Xiao Mo glanced at me and opened his mouth with indifference.

Also, it's normal for a rich man like him to be surrounded by a large group of women, but I don't know how Xiao Mo didn't expose the relationship between us before. Now what's the matter and how he suddenly changed his mind.

"Can I ask why? Why did you suddenly..."

I always like to break the casserole and ask the truth. I always have to understand what I doubt, but Xiao Mo obviously has no patience to tell me.

"Gu Xinan, you talk too much nonsense!"

Xiao Mo screwed up his sword eyebrows in some displeasure, and his voice was dissatisfied.

Knowing that he was angry, I curled my lips discontentedly and didn't say anything, but I was still wondering this question in my heart.

After I finished eating, I cleaned up the table, changed my clothes, and went out with Xiao mo.

We came to the largest shopping mall nearby. Xiao Mo took my hand. It was the first time for us to hold hands in front of so many people.
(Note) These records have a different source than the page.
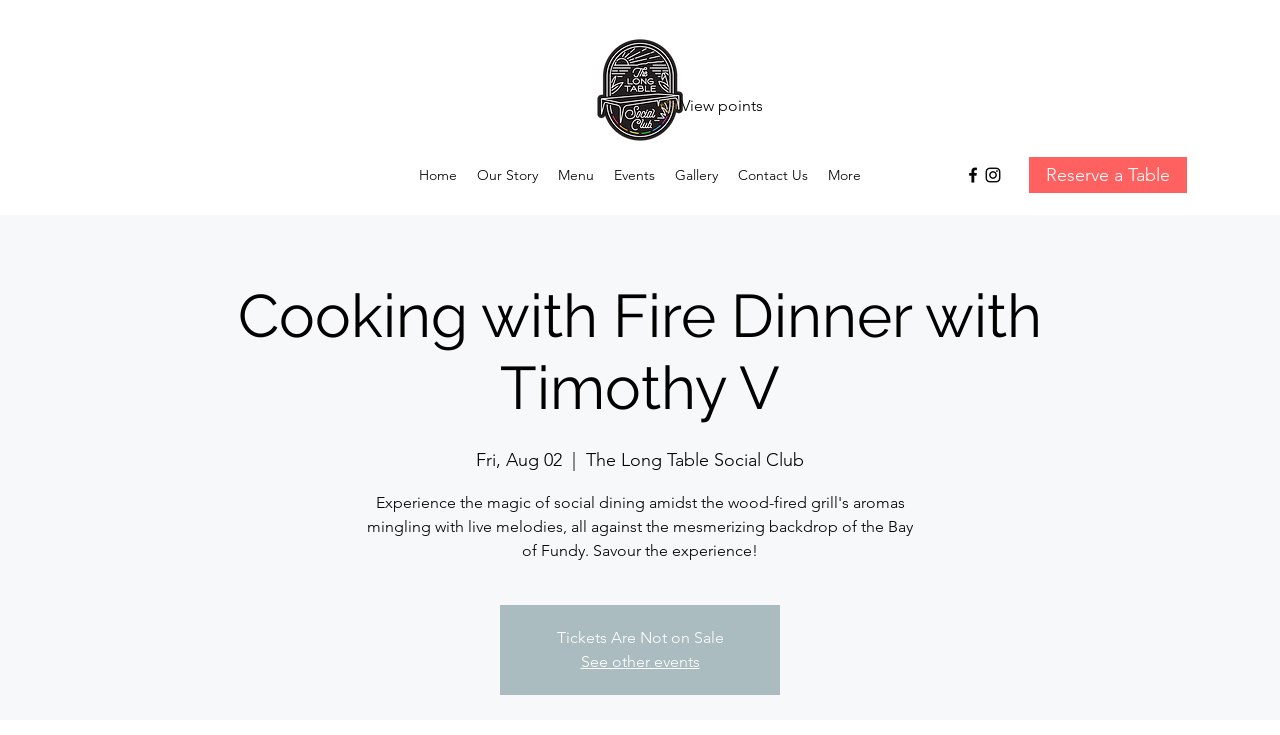

--- FILE ---
content_type: image/svg+xml
request_url: https://static.wixstatic.com/shapes/981366f29df34b9caa4194ba854c660a.svg
body_size: 6892
content:
<svg data-bbox="30 41.036 140.001 117.965" viewBox="0 0 200 200" height="200" width="200" xmlns="http://www.w3.org/2000/svg" data-type="color">
    <g>
        <path d="M147.68 80.504c-4.603-6.333-9.325-13.044-16.173-17.733-5.416-3.699-12.314-6.052-18.642-7.627-3.395-.844-6.902-1.143-10.364-1.143-.208 0-.413.015-.62.018a12.815 12.815 0 0 0 1.514-1.633c1.336-1.764 2.328-4.002 2.332-6.42a8.408 8.408 0 0 0-1.315-4.517.96.96 0 0 0-1.626 1.017c.727 1.163 1.021 2.334 1.023 3.5.004 1.873-.798 3.757-1.943 5.262-1.116 1.484-2.576 2.566-3.67 2.923a99.251 99.251 0 0 0-3.068.231c-.044.004-.088.013-.133.018 1.344-1.642 2.5-3.968 2.516-6.625.005-1.851-.606-3.837-2.103-5.664a.96.96 0 0 0-1.35-.137.957.957 0 0 0-.137 1.348c1.229 1.512 1.667 3.008 1.672 4.453.004 1.784-.716 3.515-1.642 4.839a8.85 8.85 0 0 1-1.437 1.619c-.461.403-.9.643-1.1.695-.022.006-.036.022-.057.03a41.595 41.595 0 0 0-3.708.912c.03-.045.065-.084.094-.13 1.055-1.682 1.764-3.742 1.767-5.843.002-1.597-.426-3.231-1.459-4.639a.961.961 0 0 0-1.341-.208.958.958 0 0 0-.208 1.34c.761 1.041 1.086 2.239 1.088 3.507.004 1.659-.586 3.417-1.473 4.823-.878 1.412-2.069 2.439-3.04 2.742-.046.015-.08.048-.122.069a57.873 57.873 0 0 0-9.009 4.707c-11.948 7.66-20.873 23.183-24.08 36.718a47.625 47.625 0 0 0-1.28 10.899c0 2.425.193 4.848.594 7.231.743 4.424 2.203 8.713 4.469 12.622 4.167 7.182 9.531 14.122 16.118 19.351 8.332 6.607 18.976 9.941 29.588 9.942 1.987 0 3.973-.117 5.943-.351 13.103-1.566 25.648-8.29 34.945-17.969 9.293-9.679 15.355-22.346 15.358-35.828 0-2.134-.152-4.288-.468-6.452-.993-6.819-3.7-12.73-7.453-17.897zm-8.821 58.848c-9.006 9.383-21.189 15.894-33.788 17.393a48.27 48.27 0 0 1-5.716.338c-10.214.001-20.447-3.219-28.395-9.527-6.336-5.026-11.574-11.781-15.651-18.811-2.14-3.691-3.528-7.758-4.237-11.979a41.661 41.661 0 0 1-.568-6.914c0-3.515.424-7.045 1.229-10.459 3.069-13.095 11.905-28.324 23.246-35.543 6.102-3.899 13.151-6.891 20.326-7.56 2.356-.221 4.775-.373 7.195-.373 3.351 0 6.704.291 9.901 1.086 6.208 1.54 12.925 3.859 18.022 7.349 6.478 4.424 11.095 10.921 15.704 17.276 3.603 4.964 6.162 10.566 7.108 17.046.302 2.071.448 4.132.448 6.175.002 12.897-5.814 25.12-14.824 34.503z" fill="#E0A63F" data-color="1"/>
        <path d="M142.617 99.995c-.761-5.222-2.837-9.754-5.707-13.705-3.49-4.798-7.088-9.923-12.34-13.52-4.158-2.838-9.418-4.628-14.236-5.828a33.786 33.786 0 0 0-7.983-.968c-1.071 0-2.128.054-3.147.17-3.239.365-6.541.742-9.689 1.784-3.132 1.039-6.178 2.665-8.934 4.432-9.155 5.877-15.939 17.697-18.392 28.03a36.411 36.411 0 0 0-.979 8.334c0 1.857.148 3.711.455 5.536.569 3.386 1.687 6.675 3.425 9.673 3.176 5.472 7.263 10.765 12.298 14.761 6.378 5.058 14.516 7.603 22.627 7.606 1.519 0 3.037-.091 4.543-.27 10.017-1.198 19.588-6.33 26.685-13.719 7.092-7.386 11.729-17.063 11.732-27.379a33.996 33.996 0 0 0-.358-4.937zm-42.599 44.245h-.013c-7.679 0-15.37-2.424-21.335-7.157-4.764-3.781-8.718-8.873-11.795-14.181-1.603-2.763-2.644-5.814-3.177-8.982a31.355 31.355 0 0 1-.426-5.194c0-2.641.318-5.295.923-7.862 2.306-9.86 8.995-21.365 17.497-26.769 4.598-2.938 9.904-5.186 15.28-5.686 1.781-.167 3.605-.283 5.428-.283 2.524 0 5.043.221 7.436.815 4.688 1.164 9.755 2.917 13.568 5.53 4.854 3.312 8.339 8.206 11.835 13.03 2.709 3.734 4.627 7.931 5.336 12.793a31.98 31.98 0 0 1 .337 4.64c.001 9.691-4.371 18.885-11.157 25.954-6.784 7.07-15.967 11.973-25.441 13.099a36.433 36.433 0 0 1-4.296.253z" fill="#E0A63F" data-color="1"/>
        <path d="M45.639 81.404c-.123-.326-.301-.773-.793-1.022l-.51-.112c-.408.004-.765.18-1.032.444-.354.358-.502.79-.616 1.153-.352 1.153-.486 2.349-.491 3.53a46.253 46.253 0 0 1-.172 3.542c-.065.709-.151 1.41-.262 1.992-.107.578-.259 1.048-.378 1.23-.162.27-.469.451-.661.442l-.282-.112c-.302-.247-.532-.784-.672-1.292-.047-.148-.085-.618-.082-1.17 0-1.552.215-3.939.298-4.635.114-.957.198-1.917.255-2.877.025-.44.129-1.022.13-1.619-.001-.378-.042-.773-.202-1.151-.204-.472-.599-.892-1.16-1.042v-.001h-.003l-.003-.001v.001l-.388-.05a1.927 1.927 0 0 0-1.252.496c-.414.369-.652.837-.823 1.275-.423 1.097-.438 2.215-.5 3.252-.063 1.104-.403 5.234-.414 6.395-.002.655-.022 1.256-.255 1.69-.16.326-.556.586-.822.573l-.185-.036-.311-.316c-.074-.165-.117-.41-.143-.672a16.898 16.898 0 0 1-.055-1.599c0-2.037.152-4.964.201-6.181.007-.183.016-.374.016-.575 0-.279-.018-.575-.092-.878-.133-.527-.45-1.08-1.047-1.345a1.378 1.378 0 0 0-.557-.123c-.34 0-.641.14-.866.328-.664.573-.933 1.492-1.021 2.117C30.312 84.538 30 87.7 30 90.051c0 .794.034 1.492.129 2.033.308 1.683.384 3.703 2.025 5.116.974.816 2.089 1.237 2.921 1.915.378.301.719.584.94.906.358.505.488 1.215.567 1.966.137 1.25.19 2.507.19 3.77.002 4.247-.606 8.564-.607 12.903 0 1.234.05 2.471.178 3.708.076.723.181 1.498.529 2.231.2.419.488.814.859 1.121.368.305.837.522 1.364.522.254 0 .517-.052.774-.157.529-.215.853-.651 1.02-1.086.171-.436.223-.889.252-1.286a161.682 161.682 0 0 0 .376-13.04 81.165 81.165 0 0 1-.005-.99l.001-1.185c0-1.494-.02-3.019-.216-4.504a7.37 7.37 0 0 1-.065-.981c-.001-1.355.354-2.785 1.015-3.935.39-.685.943-1.32 1.451-2.044 1.839-2.669 2.369-7.572 2.382-11.144 0-.644-.019-1.245-.053-1.778-.059-.866-.039-1.74-.388-2.708z" fill="#E0A63F" data-color="1"/>
        <path fill="#E0A63F" d="M32.93 80.73l.002.002h.002l-.004-.002z" data-color="1"/>
        <path d="M169.864 98.832c-.405-2.067-1.169-7.521-1.695-9.64-.502-2.009-.856-4.09-1.499-6.132-.423-1.337-.593-2.791-1.021-4.249-.1-.337-.254-.859-.525-1.331a2.27 2.27 0 0 0-.535-.653 1.387 1.387 0 0 0-.875-.318l-.416.06c-.392.112-.642.412-.779.691a2.938 2.938 0 0 0-.251.829c-.251 1.484-.512 3.098-.512 4.667l.007.462c.075 2.136.195 6.453.195 9.435 0 .732-.007 1.381-.024 1.898a137.422 137.422 0 0 0-.062 4.354v.359c.003 1.675.027 3.347.052 5.017l.169 11.617.003.427c.001 2.158-.228 4.32-.229 6.533 0 .803.031 1.615.116 2.434.037.354.116.766.298 1.161.178.389.479.781.958.979.183.075.372.109.55.107.677-.013 1.162-.402 1.529-.648l.065-.054.337-.341.055-.066c.274-.402.35-.84.407-1.249.097-.717.121-1.43.121-2.134 0-.361-.007-.719-.012-1.073l-.2-11.357c-.041-2.37-.083-4.758-.333-7.143a5.096 5.096 0 0 1-.04-.556l.03-.318c.053-.225.111-.27.143-.294l.283-.054c.19-.002.458.039.756.066h.002c.177.015.358.024.541.024.632.002 1.35-.127 1.918-.678.483-.466.612-1.093.61-1.655a6.248 6.248 0 0 0-.137-1.177z" fill="#E0A63F" data-color="1"/>
        <path d="M106.668 113.749a.96.96 0 0 0-1.077.825c-.109.842-.552 1.687-1.181 2.381-.996 1.108-2.497 1.815-3.934 1.81-.212 0-.422-.015-.63-.044-1.609-.22-3.118-1.519-3.438-3.031a.959.959 0 0 0-1.872.42c.56 2.407 2.665 4.153 5.036 4.509.303.044.604.064.904.064 2.049-.005 4.004-.95 5.358-2.442.835-.927 1.481-2.093 1.658-3.414a.958.958 0 0 0-.824-1.078z" fill="#E0A63F" data-color="1"/>
        <path d="M122.276 103.013a4.277 4.277 0 0 0-.498.891c-.316.739-.492 1.576-.26 2.346.633 2.097 4.122 1.842 5.39.552.929-.943 1.164-2.527.475-3.656-1.073-1.755-3.927-1.705-5.107-.133z" fill="#E0A63F" data-color="1"/>
        <path d="M79.784 101.751c-2.33.382-3.379 2.75-2.174 4.807.752 1.228 2.608 1.64 3.738.835.907-.644 1.647-1.975 1.672-3.085.042-1.844-1.512-2.84-3.236-2.557z" fill="#E0A63F" data-color="1"/>
    </g>
</svg>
I was a little excited.

Xiao Mo's attitude towards me has changed a lot. I feel a little unreal. I don't know if I'm dreaming.

Many people looked at us. Most of them were women. Their eyes stayed on Xiao Mo's face. No matter where he went, this man was a shining point. No wonder he could confuse the female employees of the whole company.

Of course, many men's eyes stay on my face, but I don't care. Now I can't see anyone else except Xiao Mo in my eyes.

Xiao Mo took me to an inconspicuous corner of the mall. When I saw the sign, my face turned red.

Sex shop

This Xiao Mo is really

"Why did you bring me here?"

I took Xiao Mo's hand and didn't want to go in again. It's really not an ordinary embarrassment to enter such a place in the mall.

"What do you think you can do here, of course, is shopping."

Xiao Mo frowned, looked at my little face red, said this sentence faintly, and took me inside.

Seeing that we were about to go in, I broke away from Xiao Mo's hand and hurried to it again.

"I don't want to go in, Xiao mo. let's go."

I've lived for twenty or thirty years and haven't been in the sex shop. I always feel that there are some shameful things in it.